8. See Steigleder v. Eberhard Faber Pencil Co., 176 F.2d 604, 605 (5 Cir.), cert. den. 338 U.S. 893, 70 S. Ct. 244, 94 L. Ed. 548 (1949); Vermont Structural Slate Co. v. Tatko Bros. Slate Co., 233 F.2d 9 (2 Cir.), cert. den. 352 U.S. 917, 77 S. Ct. 216, 1 L. Ed. 2d 123 (1956).
9. See e.g. Vallen v. Volland, 122 F.2d 175 (8 Cir. 1941).
10. Highway Appliances Co. v. American Concrete Expansion Joint Co., 93 F.2d 113 (7 Cir.), cert. den. 303 U.S. 653, 58 S. Ct. 751, 82 L. Ed. 1113 (1938).

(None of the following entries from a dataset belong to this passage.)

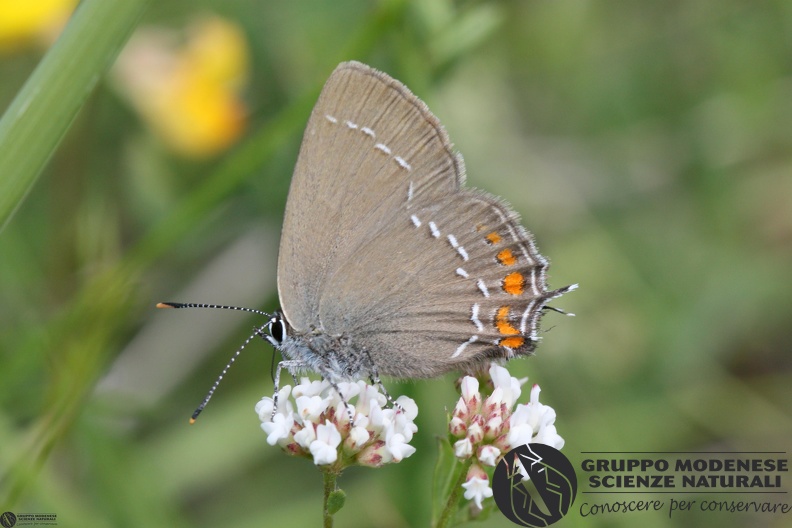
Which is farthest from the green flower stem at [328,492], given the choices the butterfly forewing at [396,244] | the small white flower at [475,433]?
the butterfly forewing at [396,244]

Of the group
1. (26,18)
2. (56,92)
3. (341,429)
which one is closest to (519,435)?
(341,429)

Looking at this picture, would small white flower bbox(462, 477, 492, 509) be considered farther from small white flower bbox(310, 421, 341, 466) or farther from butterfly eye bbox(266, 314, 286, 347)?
butterfly eye bbox(266, 314, 286, 347)

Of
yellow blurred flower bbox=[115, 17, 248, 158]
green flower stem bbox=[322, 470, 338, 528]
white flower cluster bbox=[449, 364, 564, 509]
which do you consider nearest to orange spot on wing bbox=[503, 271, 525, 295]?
white flower cluster bbox=[449, 364, 564, 509]

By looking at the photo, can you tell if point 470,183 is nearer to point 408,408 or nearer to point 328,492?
point 408,408

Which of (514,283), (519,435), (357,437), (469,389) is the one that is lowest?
(357,437)

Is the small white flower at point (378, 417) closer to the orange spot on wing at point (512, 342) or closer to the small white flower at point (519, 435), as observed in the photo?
the small white flower at point (519, 435)
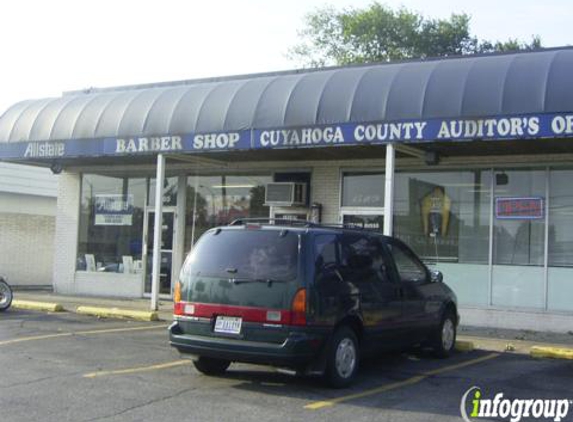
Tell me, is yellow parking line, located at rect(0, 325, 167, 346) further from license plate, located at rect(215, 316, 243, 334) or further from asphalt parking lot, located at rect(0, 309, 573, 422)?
license plate, located at rect(215, 316, 243, 334)

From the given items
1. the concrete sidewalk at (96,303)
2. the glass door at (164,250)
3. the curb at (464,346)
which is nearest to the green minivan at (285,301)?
the curb at (464,346)

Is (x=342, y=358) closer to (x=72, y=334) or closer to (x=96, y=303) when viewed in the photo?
(x=72, y=334)

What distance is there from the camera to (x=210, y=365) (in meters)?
8.82

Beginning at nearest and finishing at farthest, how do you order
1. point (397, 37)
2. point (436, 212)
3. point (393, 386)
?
point (393, 386) → point (436, 212) → point (397, 37)

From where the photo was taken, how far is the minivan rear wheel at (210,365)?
877 centimetres

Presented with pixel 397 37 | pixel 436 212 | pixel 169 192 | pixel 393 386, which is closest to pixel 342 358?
pixel 393 386

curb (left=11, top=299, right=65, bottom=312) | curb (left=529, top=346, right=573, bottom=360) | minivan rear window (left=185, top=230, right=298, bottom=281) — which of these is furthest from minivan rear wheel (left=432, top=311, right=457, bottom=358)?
curb (left=11, top=299, right=65, bottom=312)

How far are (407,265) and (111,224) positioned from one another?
11388 millimetres

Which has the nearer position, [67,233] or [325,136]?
[325,136]

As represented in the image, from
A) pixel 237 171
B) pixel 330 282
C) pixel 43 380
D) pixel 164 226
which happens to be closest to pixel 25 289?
pixel 164 226

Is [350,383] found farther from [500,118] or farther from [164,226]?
[164,226]

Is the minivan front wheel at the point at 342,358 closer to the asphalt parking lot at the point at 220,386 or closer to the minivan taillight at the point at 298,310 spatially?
the asphalt parking lot at the point at 220,386

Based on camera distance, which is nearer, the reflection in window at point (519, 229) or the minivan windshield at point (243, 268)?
the minivan windshield at point (243, 268)

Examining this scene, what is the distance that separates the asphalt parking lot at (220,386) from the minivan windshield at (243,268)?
0.99 m
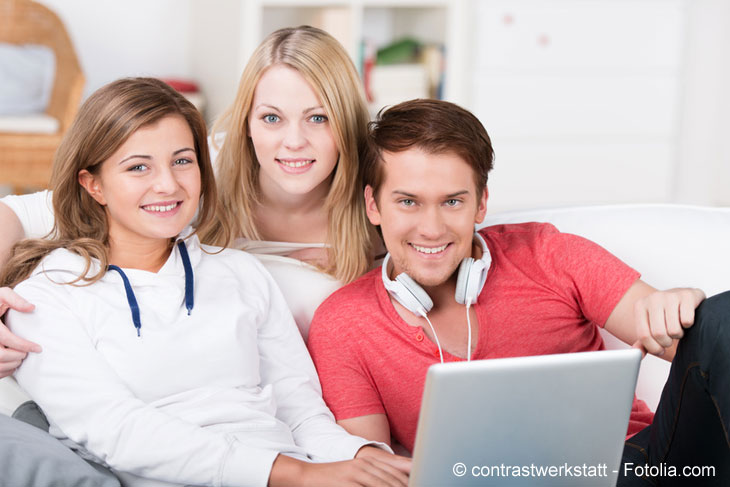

11. The following is the testimony of Mr. Beckmann on direct examination by counsel for Bolt: "Q. Your left entitled 'Bolt' your right entitled 'Alpine.' Are these two units correct representations of the two devices in question here? "A. Yes. "Q. Both of these units show an outer member of the lower portion of the drawing entitled 'Firing piston.' Would you say, from your understanding of the drawings and their operation, that both of these were pistons which were moved outwardly into the water in order to allow firing of the device? "A. Yes. "Q. Would you say from your operation, knowledge of the operation of these devices, and the drawing here, that both of these pistons were accelerated or moving longitudinally in the direction of opening at the time they did open? "A. Yes. "Q. Would you say that both of them were triggered by an unbalanced pressure on various sized pistons, although in different ways? "A. Yes. "Q. Would you say that the sound emission from both of these units is a direct result of the air pressure being opened to the water? "A. Yes. "Q. Would you say that the spike effect or the sharp effect of the initial sound is related to the acceleration of the firing pistons which are identified on these drawings? "A. Yes. I imagine it is also in the shapes and sizes of the cavities. "Q. Would you say that the energy produced by the sound of these two sources is related to the pressure of the air which is contained in them prior to firing? "A. Yes. "Q. From the sound producing viewpoint can you point out to me any material difference between the two devices? "A. No, not from these schematics. "Q. Is there any mechanical feature of these two units, both from what you know of their details from these other drawings that you have seen, and the schematics, which would in any way distinguish the sound producing characteristics of these two units? I mean in a substantial amount. I don't mean in very small details. "A. I think the answer to that is no, I don't see any difference from the drawings or my knowledge of the details, but I think I can say that the one labeled Alpine has got a sharper pulse than the one labeled Bolt, from what I have heard."
12. Restatement of Torts, § 757, Comment (a) (1939). Cf. Atlantic Wool Combing Co. v. Norfolk Mills, Inc., 357 F.2d 866, 868-869 (1 Cir. 1966) (Judge Hastie by designation).
13. See Canfield v. Blaw Knox Co., 98 F.2d 805 (3 Cir. 1938).
14. Overman v. Loesser, 205 F.2d 521 (9 Cir.), cert. den. 346 U.S. 910, 74 S. Ct. 241, 98 L. Ed. 407 (1953); Hoeltke v. C. M. Kemp Mfg. Co., 80 F.2d 912, 923, 928 (4 Cir.), cert. den. 298 U.S. 673, 56 S. Ct. 938, 80 L. Ed. 1395 (1936). Cf. Harris v. Fawcett Publications, 176 F. Supp. 390 (S.D.N.Y.1959).
15. Hoeltke v. C. M. Kemp Mfg. Co., 80 F.2d 912, 928 (4 Cir. 1936).